文章选段:

★ ★ ★ ★ ★

周瑶
24岁的张天一决定在北京开一家常德米粉店之前,已经出过书,还是一名专栏作家,在全国办过巡回讲座,有自己的一批忠实粉丝。
高考那年作文,他写的文言文被作为反面教材上了新闻。大二时放弃学生会主席转正的机会,自己创办“天一碗”餐馆,开至两家连锁。法学专业的他上学同时,还做着知名艺人的经纪人,也去终南山当过隐士。
他在百度百科与自己博客中这样介绍,“90年生人,字水生,自号天一居士、德山居士。”他修道,也修佛,手上戴着佛珠,宿舍里供奉着三清像。北外毕业时,他放弃可出国交流的保研机会,以第一名的总成绩,考取了北京大学常务副校长、金融法研究中心主任吴志攀的硕士研究生。

★ ★ ★ ★ ★

材料列表:
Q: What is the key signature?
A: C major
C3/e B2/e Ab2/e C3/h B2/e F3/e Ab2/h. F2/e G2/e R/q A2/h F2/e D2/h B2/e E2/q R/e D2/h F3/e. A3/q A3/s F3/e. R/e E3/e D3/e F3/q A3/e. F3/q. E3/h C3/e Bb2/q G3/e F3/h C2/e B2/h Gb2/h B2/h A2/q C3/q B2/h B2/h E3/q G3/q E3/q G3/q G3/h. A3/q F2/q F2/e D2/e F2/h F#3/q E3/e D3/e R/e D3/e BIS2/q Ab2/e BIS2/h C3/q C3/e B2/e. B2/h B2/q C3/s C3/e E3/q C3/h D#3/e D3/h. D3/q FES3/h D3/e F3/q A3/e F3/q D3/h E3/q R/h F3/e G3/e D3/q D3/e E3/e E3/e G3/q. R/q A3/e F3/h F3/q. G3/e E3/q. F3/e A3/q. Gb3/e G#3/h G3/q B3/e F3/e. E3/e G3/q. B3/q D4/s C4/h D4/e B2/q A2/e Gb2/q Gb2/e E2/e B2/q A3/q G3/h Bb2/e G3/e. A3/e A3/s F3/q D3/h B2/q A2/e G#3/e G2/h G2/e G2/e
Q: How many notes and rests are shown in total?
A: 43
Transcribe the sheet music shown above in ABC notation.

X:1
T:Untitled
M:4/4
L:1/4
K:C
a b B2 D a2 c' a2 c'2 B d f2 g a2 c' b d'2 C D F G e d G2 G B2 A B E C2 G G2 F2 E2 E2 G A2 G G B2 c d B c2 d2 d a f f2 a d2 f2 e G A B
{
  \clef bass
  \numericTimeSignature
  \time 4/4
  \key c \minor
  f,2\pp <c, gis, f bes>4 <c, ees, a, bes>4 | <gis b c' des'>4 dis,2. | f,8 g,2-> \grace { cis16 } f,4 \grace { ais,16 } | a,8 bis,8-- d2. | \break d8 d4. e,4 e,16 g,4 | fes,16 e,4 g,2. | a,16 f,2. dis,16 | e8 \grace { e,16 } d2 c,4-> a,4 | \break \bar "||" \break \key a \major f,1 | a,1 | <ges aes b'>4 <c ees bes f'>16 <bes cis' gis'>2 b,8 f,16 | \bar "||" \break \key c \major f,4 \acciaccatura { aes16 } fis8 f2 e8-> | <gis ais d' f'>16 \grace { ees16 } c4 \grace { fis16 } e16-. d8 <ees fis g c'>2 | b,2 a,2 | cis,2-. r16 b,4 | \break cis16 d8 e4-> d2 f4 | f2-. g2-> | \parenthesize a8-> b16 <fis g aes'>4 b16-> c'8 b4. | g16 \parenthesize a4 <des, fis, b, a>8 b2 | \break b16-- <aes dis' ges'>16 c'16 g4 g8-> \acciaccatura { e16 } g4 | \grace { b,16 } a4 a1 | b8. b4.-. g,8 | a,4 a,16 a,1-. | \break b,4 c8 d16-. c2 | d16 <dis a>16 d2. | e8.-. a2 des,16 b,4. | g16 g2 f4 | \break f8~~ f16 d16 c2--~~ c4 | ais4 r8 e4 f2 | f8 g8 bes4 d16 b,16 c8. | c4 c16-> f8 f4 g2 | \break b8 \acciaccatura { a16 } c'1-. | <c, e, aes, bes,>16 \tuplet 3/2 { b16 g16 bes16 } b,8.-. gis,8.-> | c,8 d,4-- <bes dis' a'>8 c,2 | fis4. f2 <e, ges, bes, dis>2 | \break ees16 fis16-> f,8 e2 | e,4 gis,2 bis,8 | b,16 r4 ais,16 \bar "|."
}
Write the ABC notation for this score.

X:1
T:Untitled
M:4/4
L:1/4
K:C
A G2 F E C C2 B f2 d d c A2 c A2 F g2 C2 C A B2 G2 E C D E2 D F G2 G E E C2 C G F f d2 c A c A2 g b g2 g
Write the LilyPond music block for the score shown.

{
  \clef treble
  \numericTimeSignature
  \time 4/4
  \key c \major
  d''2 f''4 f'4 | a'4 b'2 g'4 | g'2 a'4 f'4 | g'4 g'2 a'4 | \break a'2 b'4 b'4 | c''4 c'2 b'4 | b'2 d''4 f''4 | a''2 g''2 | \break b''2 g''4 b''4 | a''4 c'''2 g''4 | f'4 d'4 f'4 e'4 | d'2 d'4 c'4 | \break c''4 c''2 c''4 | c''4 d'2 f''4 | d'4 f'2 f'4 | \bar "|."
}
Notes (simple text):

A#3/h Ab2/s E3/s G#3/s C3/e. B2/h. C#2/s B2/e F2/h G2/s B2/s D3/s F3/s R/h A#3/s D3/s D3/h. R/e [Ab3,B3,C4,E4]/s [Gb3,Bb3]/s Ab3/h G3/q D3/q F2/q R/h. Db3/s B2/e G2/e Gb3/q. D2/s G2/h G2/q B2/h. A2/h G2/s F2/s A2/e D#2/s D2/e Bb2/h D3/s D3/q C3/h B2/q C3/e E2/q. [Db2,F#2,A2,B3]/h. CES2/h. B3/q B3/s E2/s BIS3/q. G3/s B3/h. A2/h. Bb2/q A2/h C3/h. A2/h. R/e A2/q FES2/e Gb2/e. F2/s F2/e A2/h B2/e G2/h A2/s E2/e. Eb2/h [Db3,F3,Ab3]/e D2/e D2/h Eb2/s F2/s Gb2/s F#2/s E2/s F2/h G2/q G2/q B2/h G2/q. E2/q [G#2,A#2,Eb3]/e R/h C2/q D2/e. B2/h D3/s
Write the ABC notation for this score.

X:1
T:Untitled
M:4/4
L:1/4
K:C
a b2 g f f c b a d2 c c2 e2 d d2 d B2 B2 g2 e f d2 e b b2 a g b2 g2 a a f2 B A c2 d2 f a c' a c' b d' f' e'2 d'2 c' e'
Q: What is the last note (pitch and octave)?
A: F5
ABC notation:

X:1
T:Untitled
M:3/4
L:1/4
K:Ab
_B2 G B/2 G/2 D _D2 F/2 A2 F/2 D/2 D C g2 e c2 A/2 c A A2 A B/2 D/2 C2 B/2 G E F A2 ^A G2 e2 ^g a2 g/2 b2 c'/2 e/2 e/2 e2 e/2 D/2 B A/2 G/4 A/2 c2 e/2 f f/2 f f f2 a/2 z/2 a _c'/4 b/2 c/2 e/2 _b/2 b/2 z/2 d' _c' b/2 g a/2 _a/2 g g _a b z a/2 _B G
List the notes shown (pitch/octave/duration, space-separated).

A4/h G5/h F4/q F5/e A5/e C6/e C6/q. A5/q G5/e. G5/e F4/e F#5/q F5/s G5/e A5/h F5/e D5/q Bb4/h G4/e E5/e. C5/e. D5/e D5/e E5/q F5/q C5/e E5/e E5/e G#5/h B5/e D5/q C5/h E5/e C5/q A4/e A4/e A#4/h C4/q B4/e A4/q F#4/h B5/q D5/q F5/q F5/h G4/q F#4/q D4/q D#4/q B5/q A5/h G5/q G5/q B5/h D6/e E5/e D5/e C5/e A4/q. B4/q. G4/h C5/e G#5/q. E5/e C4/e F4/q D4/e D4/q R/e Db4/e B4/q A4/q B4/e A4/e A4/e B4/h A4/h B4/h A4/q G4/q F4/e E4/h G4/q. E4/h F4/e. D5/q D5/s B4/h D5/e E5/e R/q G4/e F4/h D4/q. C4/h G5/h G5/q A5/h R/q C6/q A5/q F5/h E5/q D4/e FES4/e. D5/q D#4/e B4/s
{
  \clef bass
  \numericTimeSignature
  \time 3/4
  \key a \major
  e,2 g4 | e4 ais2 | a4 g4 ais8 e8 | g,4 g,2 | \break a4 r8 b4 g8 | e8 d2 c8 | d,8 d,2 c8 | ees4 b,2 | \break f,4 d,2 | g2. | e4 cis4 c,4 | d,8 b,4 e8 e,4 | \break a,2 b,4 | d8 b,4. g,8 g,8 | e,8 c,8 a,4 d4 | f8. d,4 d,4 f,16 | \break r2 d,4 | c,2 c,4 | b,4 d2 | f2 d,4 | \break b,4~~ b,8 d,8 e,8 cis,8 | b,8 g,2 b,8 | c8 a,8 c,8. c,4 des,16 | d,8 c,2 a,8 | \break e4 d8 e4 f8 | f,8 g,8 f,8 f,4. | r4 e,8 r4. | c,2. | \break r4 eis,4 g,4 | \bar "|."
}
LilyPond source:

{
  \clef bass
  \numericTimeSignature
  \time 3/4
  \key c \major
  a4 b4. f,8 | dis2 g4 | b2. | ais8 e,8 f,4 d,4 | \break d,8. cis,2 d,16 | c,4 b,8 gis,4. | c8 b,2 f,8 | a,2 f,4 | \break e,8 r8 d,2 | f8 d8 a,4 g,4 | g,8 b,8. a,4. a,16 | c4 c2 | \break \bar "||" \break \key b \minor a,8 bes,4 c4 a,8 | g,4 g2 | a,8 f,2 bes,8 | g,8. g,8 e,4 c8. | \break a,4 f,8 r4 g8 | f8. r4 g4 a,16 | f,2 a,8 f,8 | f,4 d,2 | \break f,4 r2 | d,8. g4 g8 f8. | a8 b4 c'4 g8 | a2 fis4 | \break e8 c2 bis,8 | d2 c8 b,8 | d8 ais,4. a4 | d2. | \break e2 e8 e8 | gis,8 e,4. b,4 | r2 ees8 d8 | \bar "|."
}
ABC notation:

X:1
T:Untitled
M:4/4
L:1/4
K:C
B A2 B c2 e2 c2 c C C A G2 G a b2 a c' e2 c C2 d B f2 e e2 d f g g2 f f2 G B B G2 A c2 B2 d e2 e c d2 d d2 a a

★ ★ ★ ★ ★

练习任务:
**1)** 用两句话概括选段的主要内容。
**2)** 请根据选段回答下列问题,每题答案单独成行,并用相同的字母标注:
(a) 高考那年,张天一的作文是用什么文体写的?
(b) 大二时,他放弃了什么机会?
(c) 他在百度百科与博客中介绍自己是哪年生人?
**3)** 从选段中原样抄录一段文字,从“高考那年作文,他写的文言文被”开始,一直抄到“中心主任吴志攀的硕士研究生。”为止。

参考答案:
**1)** 24岁的张天一在决定于北京开常德米粉店之前,已经出过书、当过专栏作家,还在全国办过巡回讲座,拥有一批忠实粉丝。他读法学专业时创办过“天一碗”餐馆并开至两家连锁,既修道也修佛,北外毕业时以第一名的总成绩考取了吴志攀的硕士研究生。

**2)**
(a) 文言文
(b) 学生会主席转正的机会
(c) 90年

**3)**
高考那年作文,他写的文言文被作为反面教材上了新闻。大二时放弃学生会主席转正的机会,自己创办“天一碗”餐馆,开至两家连锁。法学专业的他上学同时,还做着知名艺人的经纪人,也去终南山当过隐士。
他在百度百科与自己博客中这样介绍,“90年生人,字水生,自号天一居士、德山居士。”他修道,也修佛,手上戴着佛珠,宿舍里供奉着三清像。北外毕业时,他放弃可出国交流的保研机会,以第一名的总成绩,考取了北京大学常务副校长、金融法研究中心主任吴志攀的硕士研究生。